Ava DuVernay made history on Wednesday when she became the first African American to direct a feature film in competition at the Venice Film Festival.
The groundbreaking director premiered her film Origin at the event, in which she spoke about the challenges black filmmakers face navigating international film festivals. In “Origin,” Aunjanue Ellis-Taylor plays Pulitzer Prize-winning author Isabel Wilkerson, who wrote the acclaimed nonfiction book Caste: The Origins of Our Discontents, in which she examines systems of oppression in the United States and abroad.
“As black filmmakers, we’re told that people who love films in other parts of the world don’t care about our stories and our films,” DuVernay said during a news conference on Wednesday diversity.
“We’re often told that you can’t play at international film festivals, nobody comes. … No people will come to the press conferences, no people will come to the P&I demonstrations.
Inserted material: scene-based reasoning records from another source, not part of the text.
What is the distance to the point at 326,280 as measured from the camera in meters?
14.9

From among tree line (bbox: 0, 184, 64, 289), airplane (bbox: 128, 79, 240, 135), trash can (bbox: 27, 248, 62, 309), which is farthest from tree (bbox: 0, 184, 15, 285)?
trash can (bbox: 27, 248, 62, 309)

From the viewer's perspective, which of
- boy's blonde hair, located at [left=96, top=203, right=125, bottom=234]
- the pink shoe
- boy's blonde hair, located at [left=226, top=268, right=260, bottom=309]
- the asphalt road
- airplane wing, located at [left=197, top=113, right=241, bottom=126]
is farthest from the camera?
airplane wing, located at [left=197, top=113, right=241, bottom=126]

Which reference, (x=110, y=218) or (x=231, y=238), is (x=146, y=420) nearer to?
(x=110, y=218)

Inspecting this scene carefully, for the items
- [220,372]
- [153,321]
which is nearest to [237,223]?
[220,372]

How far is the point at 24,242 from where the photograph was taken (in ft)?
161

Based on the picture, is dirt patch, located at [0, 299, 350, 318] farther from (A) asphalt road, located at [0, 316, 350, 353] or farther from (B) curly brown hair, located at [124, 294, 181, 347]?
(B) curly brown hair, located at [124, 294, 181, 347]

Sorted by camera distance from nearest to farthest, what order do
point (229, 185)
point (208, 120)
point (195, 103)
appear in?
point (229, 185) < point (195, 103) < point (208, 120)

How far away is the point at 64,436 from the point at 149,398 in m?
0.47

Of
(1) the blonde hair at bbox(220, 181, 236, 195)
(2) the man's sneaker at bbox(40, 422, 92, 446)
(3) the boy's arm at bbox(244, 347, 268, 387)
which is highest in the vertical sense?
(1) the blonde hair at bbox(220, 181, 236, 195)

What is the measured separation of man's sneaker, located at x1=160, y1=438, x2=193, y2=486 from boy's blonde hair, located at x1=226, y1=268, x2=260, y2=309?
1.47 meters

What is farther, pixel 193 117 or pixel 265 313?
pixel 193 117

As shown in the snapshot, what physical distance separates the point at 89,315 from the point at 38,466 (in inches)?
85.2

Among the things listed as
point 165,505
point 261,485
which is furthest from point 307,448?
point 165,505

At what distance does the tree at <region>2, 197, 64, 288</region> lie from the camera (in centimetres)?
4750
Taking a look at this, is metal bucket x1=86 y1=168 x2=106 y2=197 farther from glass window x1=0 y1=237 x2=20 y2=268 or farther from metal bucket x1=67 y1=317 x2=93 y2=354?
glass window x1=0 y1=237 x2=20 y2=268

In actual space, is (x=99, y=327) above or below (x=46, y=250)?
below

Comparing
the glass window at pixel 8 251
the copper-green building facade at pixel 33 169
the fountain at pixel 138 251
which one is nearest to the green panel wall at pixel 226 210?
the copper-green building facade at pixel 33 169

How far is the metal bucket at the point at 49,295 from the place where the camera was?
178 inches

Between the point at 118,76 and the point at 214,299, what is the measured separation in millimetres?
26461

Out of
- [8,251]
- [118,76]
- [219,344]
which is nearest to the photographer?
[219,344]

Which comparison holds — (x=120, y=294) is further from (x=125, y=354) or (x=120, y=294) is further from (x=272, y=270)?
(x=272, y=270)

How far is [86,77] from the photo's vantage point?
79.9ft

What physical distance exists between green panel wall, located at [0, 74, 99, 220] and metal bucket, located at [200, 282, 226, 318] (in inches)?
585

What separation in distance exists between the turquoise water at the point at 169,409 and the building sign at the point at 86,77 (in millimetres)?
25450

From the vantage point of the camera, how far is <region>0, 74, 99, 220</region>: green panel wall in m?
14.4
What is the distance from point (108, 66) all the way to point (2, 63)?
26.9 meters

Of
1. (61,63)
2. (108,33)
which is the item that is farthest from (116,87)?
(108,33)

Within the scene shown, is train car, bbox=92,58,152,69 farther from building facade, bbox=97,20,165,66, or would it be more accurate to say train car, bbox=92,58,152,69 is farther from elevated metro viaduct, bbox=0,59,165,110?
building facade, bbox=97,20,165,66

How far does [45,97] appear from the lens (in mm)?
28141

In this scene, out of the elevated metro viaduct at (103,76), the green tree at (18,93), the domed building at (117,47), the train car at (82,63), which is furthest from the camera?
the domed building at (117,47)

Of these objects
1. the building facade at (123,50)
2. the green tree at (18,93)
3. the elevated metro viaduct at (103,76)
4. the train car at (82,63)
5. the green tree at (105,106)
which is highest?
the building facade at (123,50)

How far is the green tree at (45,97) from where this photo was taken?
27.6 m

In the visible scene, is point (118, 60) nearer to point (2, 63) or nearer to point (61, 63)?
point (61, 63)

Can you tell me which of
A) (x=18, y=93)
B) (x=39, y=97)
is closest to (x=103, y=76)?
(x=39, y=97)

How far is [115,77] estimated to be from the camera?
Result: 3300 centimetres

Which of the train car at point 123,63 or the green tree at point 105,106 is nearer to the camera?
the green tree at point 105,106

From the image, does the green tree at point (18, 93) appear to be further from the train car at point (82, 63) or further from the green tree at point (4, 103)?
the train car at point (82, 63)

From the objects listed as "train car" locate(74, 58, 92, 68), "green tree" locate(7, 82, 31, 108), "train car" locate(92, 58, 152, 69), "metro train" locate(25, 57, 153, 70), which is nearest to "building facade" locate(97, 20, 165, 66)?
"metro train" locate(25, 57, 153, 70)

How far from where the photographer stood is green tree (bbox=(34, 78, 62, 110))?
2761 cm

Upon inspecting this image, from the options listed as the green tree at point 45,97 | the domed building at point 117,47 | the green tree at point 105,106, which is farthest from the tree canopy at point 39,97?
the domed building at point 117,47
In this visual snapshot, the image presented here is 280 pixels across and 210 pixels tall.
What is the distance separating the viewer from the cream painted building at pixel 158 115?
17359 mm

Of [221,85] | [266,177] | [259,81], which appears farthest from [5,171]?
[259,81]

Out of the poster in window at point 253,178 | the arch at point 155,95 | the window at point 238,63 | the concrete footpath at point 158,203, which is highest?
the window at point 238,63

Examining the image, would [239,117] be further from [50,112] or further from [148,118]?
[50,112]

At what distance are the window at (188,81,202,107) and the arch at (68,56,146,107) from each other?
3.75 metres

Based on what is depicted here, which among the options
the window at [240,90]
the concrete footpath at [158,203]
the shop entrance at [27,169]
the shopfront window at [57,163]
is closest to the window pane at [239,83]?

They will not be interested in selling tickets.”
The “Selma” and “When They See Us” host recalled being told, “Don’t apply for Venice.” You’re not getting in. That will not happen.”
“And this year something happened that hadn’t happened eight decades earlier: an African American woman in competition,” she said. “So that’s an open door that I trust and hope the festival stays open.”
Origins is one of a series of films from the United States being shown in Venice this year amid the Hollywood writers’ and actors’ strike. Other titles — like Luca Guadagnino’s “Challengers,” starring Zendaya, which was originally slated to open Venice — have been dropped from the festival schedule as members of the Writers Guild of America and actors’ union SAG-AFTRA continue to fight the studio giants for higher wages and Safeguards against technology in the streaming age.
In Venice, DuVernay pointed to the importance of independent filmmaking and discussed some of the downsides of working with big studios, which she says tend to “exercise control over who’s doing what.”
“I don’t think we would have had the cast that we had if it had stayed in the studio system,” DuVernay said, according to Variety.
“This cast is made up of actors who aren’t superstars in Hollywood. It’s populated by actors who work with flesh and potatoes, blood, sweat and tears and are well respected. … and together you see how they shine like stars. I think that reflects the idea of how much value we place on certain artists when companies say who is more valuable and who isn’t.”